(Records from a dataset)
________________________________________
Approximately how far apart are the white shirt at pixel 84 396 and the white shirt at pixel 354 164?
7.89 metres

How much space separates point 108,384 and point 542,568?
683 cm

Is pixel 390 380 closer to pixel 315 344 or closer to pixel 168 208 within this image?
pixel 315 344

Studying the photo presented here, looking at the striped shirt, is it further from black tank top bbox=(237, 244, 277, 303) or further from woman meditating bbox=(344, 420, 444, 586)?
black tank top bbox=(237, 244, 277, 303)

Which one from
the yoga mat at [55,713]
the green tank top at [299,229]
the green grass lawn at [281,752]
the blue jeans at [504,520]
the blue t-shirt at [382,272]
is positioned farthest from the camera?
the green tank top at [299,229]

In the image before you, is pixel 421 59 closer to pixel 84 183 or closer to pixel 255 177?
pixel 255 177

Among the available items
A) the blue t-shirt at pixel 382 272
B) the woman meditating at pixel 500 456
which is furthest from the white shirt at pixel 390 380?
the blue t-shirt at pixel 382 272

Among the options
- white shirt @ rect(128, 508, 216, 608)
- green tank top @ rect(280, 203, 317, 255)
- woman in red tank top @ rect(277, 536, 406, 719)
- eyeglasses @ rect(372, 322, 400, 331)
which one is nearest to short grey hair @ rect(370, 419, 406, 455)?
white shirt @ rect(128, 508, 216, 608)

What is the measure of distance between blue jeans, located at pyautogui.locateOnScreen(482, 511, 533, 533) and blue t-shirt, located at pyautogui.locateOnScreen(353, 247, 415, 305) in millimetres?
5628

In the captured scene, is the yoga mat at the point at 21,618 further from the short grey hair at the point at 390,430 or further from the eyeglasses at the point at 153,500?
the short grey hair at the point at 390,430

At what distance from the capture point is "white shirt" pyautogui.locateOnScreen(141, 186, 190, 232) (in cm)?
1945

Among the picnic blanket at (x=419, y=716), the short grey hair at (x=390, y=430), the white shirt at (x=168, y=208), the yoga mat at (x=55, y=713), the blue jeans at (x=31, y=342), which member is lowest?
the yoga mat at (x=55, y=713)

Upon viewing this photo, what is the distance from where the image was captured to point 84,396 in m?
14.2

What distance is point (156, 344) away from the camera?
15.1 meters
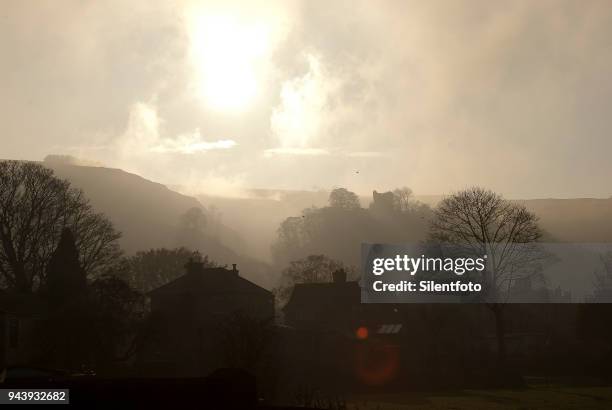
________________________________________
_DIRECTIVE_
Please print all of the items above word for word, keeping each line as it appears. Leave out the pictures.

_RIGHT ANSWER_
Approximately how far apart are the white shirt at pixel 84 396 and the white shirt at pixel 354 164?
7.89 metres

How much space separates point 108,384 and point 542,568?
683 cm

Is pixel 390 380 closer to pixel 315 344 or closer to pixel 168 208 within this image?
pixel 315 344

Studying the photo presented here, looking at the striped shirt, is it further from black tank top bbox=(237, 244, 277, 303) or further from woman meditating bbox=(344, 420, 444, 586)?
black tank top bbox=(237, 244, 277, 303)

Which one from
the yoga mat at [55,713]
the green tank top at [299,229]
the green grass lawn at [281,752]
the blue jeans at [504,520]
the blue t-shirt at [382,272]
is positioned farthest from the camera?
the green tank top at [299,229]

In the image before you, is pixel 421 59 closer to pixel 84 183 or closer to pixel 255 177?
pixel 255 177

Among the available items
A) the blue t-shirt at pixel 382 272
B) the woman meditating at pixel 500 456
which is furthest from the white shirt at pixel 390 380?
the blue t-shirt at pixel 382 272

Among the options
- white shirt @ rect(128, 508, 216, 608)
- green tank top @ rect(280, 203, 317, 255)
- woman in red tank top @ rect(277, 536, 406, 719)
- eyeglasses @ rect(372, 322, 400, 331)
which one is nearest to short grey hair @ rect(370, 419, 406, 455)?
white shirt @ rect(128, 508, 216, 608)

What is the measure of distance between blue jeans, located at pyautogui.locateOnScreen(482, 511, 533, 533) and blue t-shirt, located at pyautogui.locateOnScreen(353, 247, 415, 305) in millimetres?
5628

In the captured scene, is the yoga mat at the point at 21,618 further from the short grey hair at the point at 390,430 or further from the eyeglasses at the point at 153,500?
the short grey hair at the point at 390,430

At what distance from the capture point is "white shirt" pyautogui.locateOnScreen(141, 186, 190, 232) (in cm)?
1945

Among the picnic blanket at (x=419, y=716), the short grey hair at (x=390, y=430), the white shirt at (x=168, y=208), the yoga mat at (x=55, y=713), the blue jeans at (x=31, y=342), which member is lowest?
the yoga mat at (x=55, y=713)

Upon viewing this photo, what is the distance from where the image was captured to point 84,396 in m?
14.2

What distance is point (156, 344) away from the camera?
15.1 meters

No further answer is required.